8. Il résulte de tout ce qui précède que M. A n'est pas fondé à demander l'annulation de la décision du 24 janvier 2025 par laquelle la directrice territoriale de l'OFII de Rennes a refusé de lui accorder le bénéfice des conditions matérielles d'accueil.

Sur les conclusions à fin d'injonction :

9. Le présent jugement, qui rejette les conclusions à fin d'annulation de la requête, n'implique aucune mesure d'exécution.

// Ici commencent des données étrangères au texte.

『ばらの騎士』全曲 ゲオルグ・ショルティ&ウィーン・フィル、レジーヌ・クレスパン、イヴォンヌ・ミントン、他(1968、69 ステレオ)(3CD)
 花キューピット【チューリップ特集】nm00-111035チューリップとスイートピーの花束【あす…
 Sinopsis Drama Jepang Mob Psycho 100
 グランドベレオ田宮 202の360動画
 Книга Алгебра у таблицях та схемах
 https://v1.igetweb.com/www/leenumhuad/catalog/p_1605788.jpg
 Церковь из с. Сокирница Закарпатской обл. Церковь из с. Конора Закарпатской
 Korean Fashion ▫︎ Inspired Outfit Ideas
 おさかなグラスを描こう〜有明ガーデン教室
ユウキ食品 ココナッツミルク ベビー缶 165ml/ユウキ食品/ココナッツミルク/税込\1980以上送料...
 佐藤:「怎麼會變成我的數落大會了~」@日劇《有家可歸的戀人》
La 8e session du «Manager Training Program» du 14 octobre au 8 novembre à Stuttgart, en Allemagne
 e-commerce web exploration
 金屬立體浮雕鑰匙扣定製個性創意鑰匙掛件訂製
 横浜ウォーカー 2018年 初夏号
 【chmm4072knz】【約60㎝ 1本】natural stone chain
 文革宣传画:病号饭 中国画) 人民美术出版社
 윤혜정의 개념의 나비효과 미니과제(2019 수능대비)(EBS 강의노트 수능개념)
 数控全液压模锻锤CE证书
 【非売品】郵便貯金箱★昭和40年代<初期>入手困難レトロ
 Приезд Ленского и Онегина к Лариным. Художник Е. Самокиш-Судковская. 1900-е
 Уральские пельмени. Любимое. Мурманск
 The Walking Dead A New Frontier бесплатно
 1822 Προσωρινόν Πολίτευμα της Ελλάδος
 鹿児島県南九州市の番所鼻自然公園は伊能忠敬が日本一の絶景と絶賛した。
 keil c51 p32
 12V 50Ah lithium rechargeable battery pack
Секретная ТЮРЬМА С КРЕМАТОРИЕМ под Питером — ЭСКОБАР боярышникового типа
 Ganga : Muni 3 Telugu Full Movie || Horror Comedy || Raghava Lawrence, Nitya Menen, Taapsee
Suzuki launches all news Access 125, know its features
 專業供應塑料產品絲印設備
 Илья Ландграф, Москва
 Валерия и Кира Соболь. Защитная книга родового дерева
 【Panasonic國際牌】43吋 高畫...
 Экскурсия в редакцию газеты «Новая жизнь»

Il y a lieu, par suite, de rejeter les conclusions à fin d'injonction présentées par M. A.

Sur les frais liés au litige :

10. Les dispositions de l'article L. 761-1 du code de justice administrative font obstacle à ce que l'OFII, qui n'a pas la qualité de partie perdante, verse à M. A la somme que celui-ci réclame au titre des frais exposés par lui et non compris dans les dépens.

D E C I D E :

Article 1er : M. A est admis, à titre provisoire, au bénéfice de l'aide juridictionnelle.

Article 2 : La requête de M. A est rejetée.

Article 3 : Le présent jugement sera notifié à M. A et à l'Office français de l'immigration et de l'intégration.

Rendu public par mise à disposition au greffe le 20 février 2025.

Le président,

signé

A. D La greffière,

signé

P. Lecompte

La République mande et ordonne au ministre d'Etat, ministre de l'intérieur, en ce qui le concerne ou à tous commissaires de justice à ce requis en ce qui concerne les voies de droit commun, contre les parties privées, de pourvoir à l'exécution de la présente décision.